**TASK INSTRUCTIONS**.
Update the records from the line that has "Is (1144,34) nearer" through the end of the records by replacing "metal water carafe" with "glass water pitcher" and keeping everything else the same. Give back only those lines, without the pictures.

▼▼▼

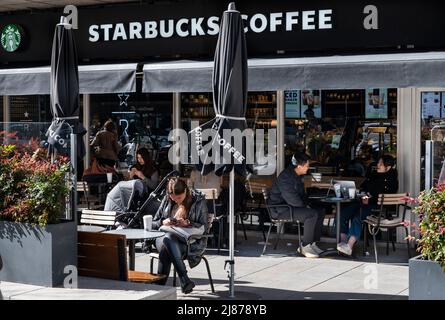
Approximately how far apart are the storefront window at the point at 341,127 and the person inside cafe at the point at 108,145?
332 cm

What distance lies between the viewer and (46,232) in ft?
22.8

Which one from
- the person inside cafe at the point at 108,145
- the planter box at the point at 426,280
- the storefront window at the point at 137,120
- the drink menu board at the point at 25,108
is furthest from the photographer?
the drink menu board at the point at 25,108

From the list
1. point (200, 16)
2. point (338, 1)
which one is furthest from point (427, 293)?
point (200, 16)

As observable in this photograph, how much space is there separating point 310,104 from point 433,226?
19.6 ft

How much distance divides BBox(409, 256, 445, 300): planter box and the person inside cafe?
8.45 metres

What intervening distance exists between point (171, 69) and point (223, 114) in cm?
303

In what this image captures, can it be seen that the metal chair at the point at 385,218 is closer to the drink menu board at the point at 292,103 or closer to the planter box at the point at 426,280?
the drink menu board at the point at 292,103

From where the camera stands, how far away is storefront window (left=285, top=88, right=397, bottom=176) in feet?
37.0

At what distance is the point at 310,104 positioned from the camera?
38.7 feet

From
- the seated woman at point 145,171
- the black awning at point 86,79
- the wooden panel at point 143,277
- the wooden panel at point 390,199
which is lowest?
the wooden panel at point 143,277

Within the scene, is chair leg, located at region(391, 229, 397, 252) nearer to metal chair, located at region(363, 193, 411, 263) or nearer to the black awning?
metal chair, located at region(363, 193, 411, 263)

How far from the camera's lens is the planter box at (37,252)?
695cm

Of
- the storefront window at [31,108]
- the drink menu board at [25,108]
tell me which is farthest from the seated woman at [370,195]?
the drink menu board at [25,108]

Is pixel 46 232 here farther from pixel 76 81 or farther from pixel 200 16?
pixel 200 16
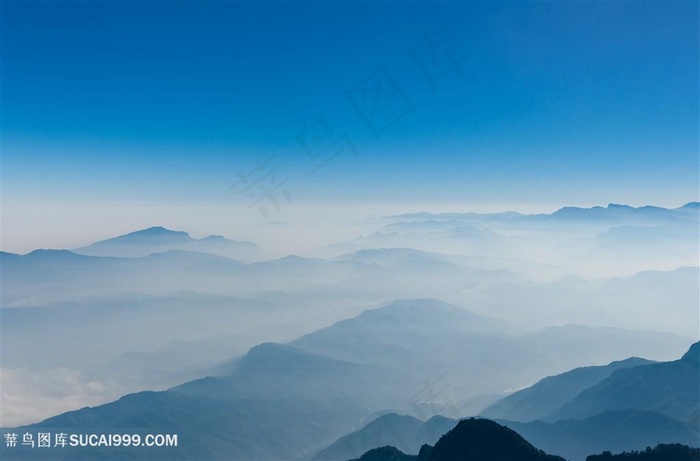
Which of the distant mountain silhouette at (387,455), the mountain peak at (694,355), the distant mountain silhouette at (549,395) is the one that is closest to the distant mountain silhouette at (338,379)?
the distant mountain silhouette at (549,395)

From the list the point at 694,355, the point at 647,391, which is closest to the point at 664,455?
the point at 647,391

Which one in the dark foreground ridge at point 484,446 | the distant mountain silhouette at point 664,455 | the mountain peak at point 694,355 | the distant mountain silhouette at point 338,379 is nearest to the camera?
the distant mountain silhouette at point 664,455

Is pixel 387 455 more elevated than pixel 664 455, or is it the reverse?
pixel 664 455

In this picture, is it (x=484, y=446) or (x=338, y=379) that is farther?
(x=338, y=379)

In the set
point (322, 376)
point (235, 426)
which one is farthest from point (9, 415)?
point (322, 376)

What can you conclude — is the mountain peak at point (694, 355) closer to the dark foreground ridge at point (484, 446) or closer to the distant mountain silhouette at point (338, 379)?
the distant mountain silhouette at point (338, 379)

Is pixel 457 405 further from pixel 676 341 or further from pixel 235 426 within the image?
pixel 676 341

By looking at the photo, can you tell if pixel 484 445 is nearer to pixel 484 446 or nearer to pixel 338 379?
pixel 484 446

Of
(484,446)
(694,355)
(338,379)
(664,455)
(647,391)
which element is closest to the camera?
(664,455)

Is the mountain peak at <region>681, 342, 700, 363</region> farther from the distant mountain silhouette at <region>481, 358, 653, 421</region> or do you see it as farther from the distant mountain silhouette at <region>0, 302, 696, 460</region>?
the distant mountain silhouette at <region>0, 302, 696, 460</region>
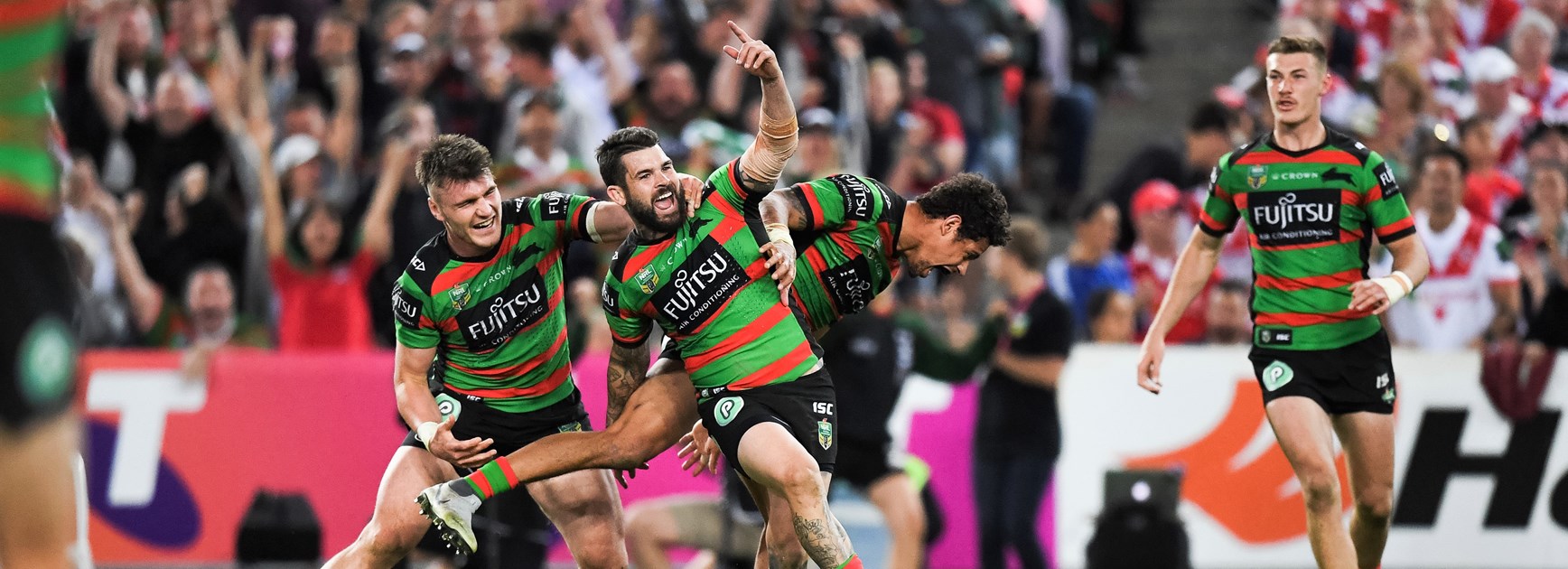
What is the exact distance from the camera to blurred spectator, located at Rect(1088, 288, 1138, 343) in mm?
11914

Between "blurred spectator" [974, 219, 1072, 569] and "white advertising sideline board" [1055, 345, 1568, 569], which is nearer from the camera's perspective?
"blurred spectator" [974, 219, 1072, 569]

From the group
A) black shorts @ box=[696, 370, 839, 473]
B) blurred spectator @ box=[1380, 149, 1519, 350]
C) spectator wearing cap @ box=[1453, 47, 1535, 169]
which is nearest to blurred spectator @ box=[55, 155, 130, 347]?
black shorts @ box=[696, 370, 839, 473]

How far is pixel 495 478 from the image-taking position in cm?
712

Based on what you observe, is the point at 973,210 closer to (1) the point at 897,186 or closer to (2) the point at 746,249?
(2) the point at 746,249

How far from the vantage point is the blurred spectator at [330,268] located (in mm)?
12250

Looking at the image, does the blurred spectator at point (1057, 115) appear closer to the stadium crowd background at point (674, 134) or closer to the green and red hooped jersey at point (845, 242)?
the stadium crowd background at point (674, 134)

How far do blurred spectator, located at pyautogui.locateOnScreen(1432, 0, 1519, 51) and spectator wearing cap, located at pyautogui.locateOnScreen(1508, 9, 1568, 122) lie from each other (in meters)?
0.74

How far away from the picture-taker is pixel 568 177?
11719 millimetres

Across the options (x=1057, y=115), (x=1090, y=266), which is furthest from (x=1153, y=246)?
(x=1057, y=115)

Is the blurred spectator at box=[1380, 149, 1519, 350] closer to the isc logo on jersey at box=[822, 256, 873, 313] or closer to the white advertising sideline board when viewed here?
the white advertising sideline board

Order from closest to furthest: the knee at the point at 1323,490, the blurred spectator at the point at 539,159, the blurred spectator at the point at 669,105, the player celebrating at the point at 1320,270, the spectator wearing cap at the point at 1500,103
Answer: the knee at the point at 1323,490
the player celebrating at the point at 1320,270
the blurred spectator at the point at 539,159
the blurred spectator at the point at 669,105
the spectator wearing cap at the point at 1500,103

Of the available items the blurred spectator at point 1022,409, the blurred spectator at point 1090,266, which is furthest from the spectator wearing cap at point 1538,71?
the blurred spectator at point 1022,409

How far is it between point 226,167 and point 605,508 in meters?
7.23

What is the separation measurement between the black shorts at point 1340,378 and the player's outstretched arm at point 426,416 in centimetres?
359
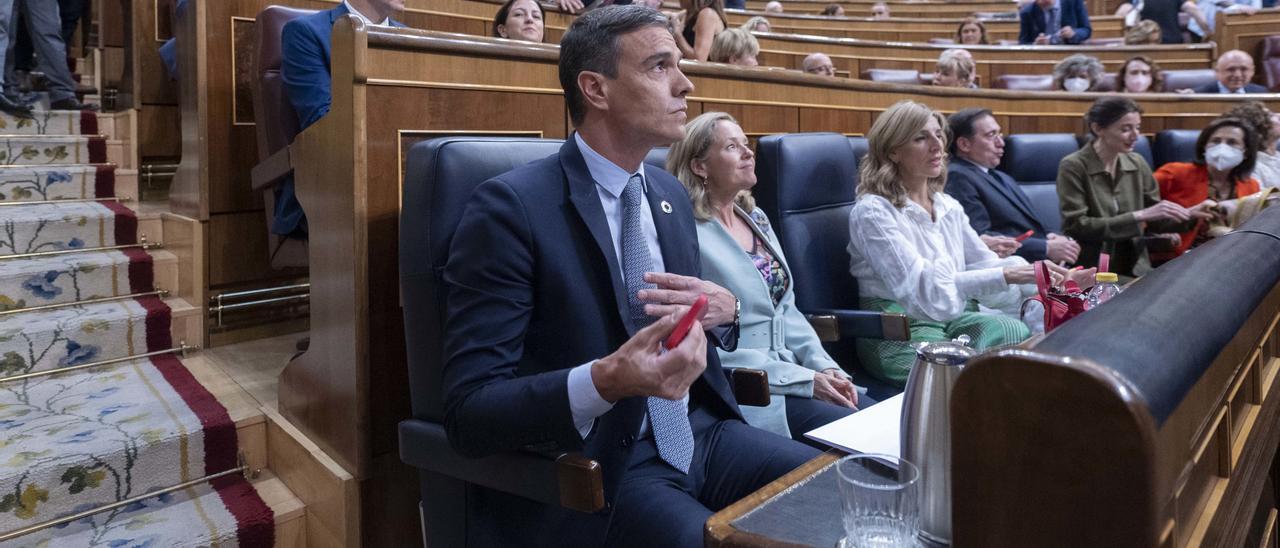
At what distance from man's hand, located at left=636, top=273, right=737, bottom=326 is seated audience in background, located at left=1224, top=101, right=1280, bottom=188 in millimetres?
1457

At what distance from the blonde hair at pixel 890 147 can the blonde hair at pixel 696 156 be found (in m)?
0.24

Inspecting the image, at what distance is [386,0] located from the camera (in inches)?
44.4

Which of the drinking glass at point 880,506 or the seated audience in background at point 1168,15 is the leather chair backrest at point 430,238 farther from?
the seated audience in background at point 1168,15

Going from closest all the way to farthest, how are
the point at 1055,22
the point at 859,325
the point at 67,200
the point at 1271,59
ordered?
the point at 859,325
the point at 67,200
the point at 1271,59
the point at 1055,22

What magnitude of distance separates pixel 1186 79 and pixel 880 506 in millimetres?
3028

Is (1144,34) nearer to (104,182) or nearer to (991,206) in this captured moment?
(991,206)

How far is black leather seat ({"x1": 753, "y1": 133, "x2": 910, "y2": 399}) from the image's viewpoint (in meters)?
1.00

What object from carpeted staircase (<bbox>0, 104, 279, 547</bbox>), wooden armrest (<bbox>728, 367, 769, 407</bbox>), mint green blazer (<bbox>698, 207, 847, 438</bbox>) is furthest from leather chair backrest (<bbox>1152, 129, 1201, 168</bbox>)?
carpeted staircase (<bbox>0, 104, 279, 547</bbox>)

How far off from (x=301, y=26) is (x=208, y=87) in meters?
0.28

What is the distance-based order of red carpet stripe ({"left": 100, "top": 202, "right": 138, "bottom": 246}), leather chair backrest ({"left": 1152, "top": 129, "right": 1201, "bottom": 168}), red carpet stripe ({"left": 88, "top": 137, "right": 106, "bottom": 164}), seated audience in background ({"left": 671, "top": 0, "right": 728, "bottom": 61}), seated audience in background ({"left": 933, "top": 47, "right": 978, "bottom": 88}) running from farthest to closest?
seated audience in background ({"left": 933, "top": 47, "right": 978, "bottom": 88}), leather chair backrest ({"left": 1152, "top": 129, "right": 1201, "bottom": 168}), seated audience in background ({"left": 671, "top": 0, "right": 728, "bottom": 61}), red carpet stripe ({"left": 88, "top": 137, "right": 106, "bottom": 164}), red carpet stripe ({"left": 100, "top": 202, "right": 138, "bottom": 246})

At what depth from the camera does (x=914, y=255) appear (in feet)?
3.31

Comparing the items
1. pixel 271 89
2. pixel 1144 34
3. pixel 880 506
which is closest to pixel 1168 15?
pixel 1144 34

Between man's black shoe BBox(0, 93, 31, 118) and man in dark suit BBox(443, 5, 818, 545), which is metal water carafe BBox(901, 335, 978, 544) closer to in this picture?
man in dark suit BBox(443, 5, 818, 545)

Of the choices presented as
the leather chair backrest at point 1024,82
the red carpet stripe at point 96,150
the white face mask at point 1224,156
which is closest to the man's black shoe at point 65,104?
the red carpet stripe at point 96,150
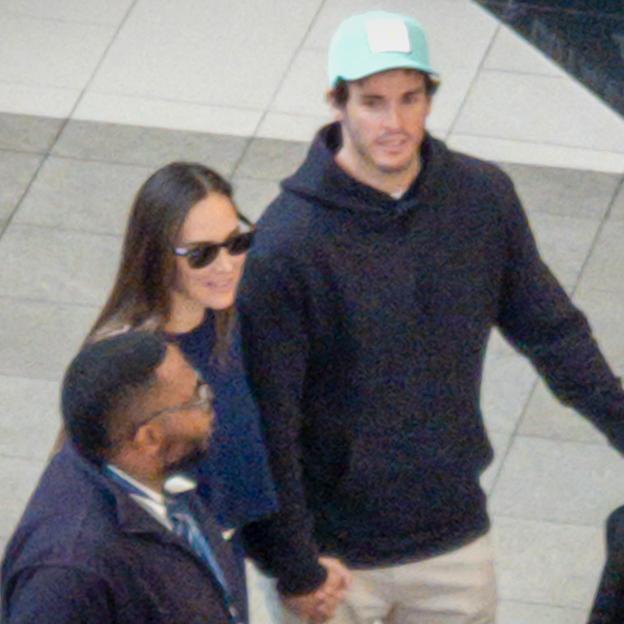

▲▲▲

**EXERCISE OUTPUT**.
Is (1144,34) nearer to (104,182) or nearer to (991,206) in this captured moment?
(991,206)

How far is black leather seat ({"x1": 753, "y1": 133, "x2": 910, "y2": 399}) from the image's viewpoint (in meters)?
1.00

What object from carpeted staircase (<bbox>0, 104, 279, 547</bbox>), wooden armrest (<bbox>728, 367, 769, 407</bbox>), mint green blazer (<bbox>698, 207, 847, 438</bbox>) is furthest from leather chair backrest (<bbox>1152, 129, 1201, 168</bbox>)?
carpeted staircase (<bbox>0, 104, 279, 547</bbox>)

How far off from (x=301, y=26) is (x=208, y=87) in meters?
0.28

What is the distance-based order of red carpet stripe ({"left": 100, "top": 202, "right": 138, "bottom": 246}), leather chair backrest ({"left": 1152, "top": 129, "right": 1201, "bottom": 168}), red carpet stripe ({"left": 88, "top": 137, "right": 106, "bottom": 164}), seated audience in background ({"left": 671, "top": 0, "right": 728, "bottom": 61}), seated audience in background ({"left": 933, "top": 47, "right": 978, "bottom": 88}) running from farthest to closest?
seated audience in background ({"left": 933, "top": 47, "right": 978, "bottom": 88}), leather chair backrest ({"left": 1152, "top": 129, "right": 1201, "bottom": 168}), seated audience in background ({"left": 671, "top": 0, "right": 728, "bottom": 61}), red carpet stripe ({"left": 88, "top": 137, "right": 106, "bottom": 164}), red carpet stripe ({"left": 100, "top": 202, "right": 138, "bottom": 246})

At what depth from the camera does (x=914, y=255) appear (in feet)?
3.31

Comparing the items
1. pixel 271 89
2. pixel 1144 34
3. pixel 880 506
which is closest to pixel 1168 15?
pixel 1144 34

Between man's black shoe BBox(0, 93, 31, 118) and man in dark suit BBox(443, 5, 818, 545), which is glass water pitcher BBox(901, 335, 978, 544) closer to in this picture?
man in dark suit BBox(443, 5, 818, 545)

Of the choices presented as
the leather chair backrest at point 1024,82
the red carpet stripe at point 96,150
the white face mask at point 1224,156
which is closest to the man's black shoe at point 65,104?
the red carpet stripe at point 96,150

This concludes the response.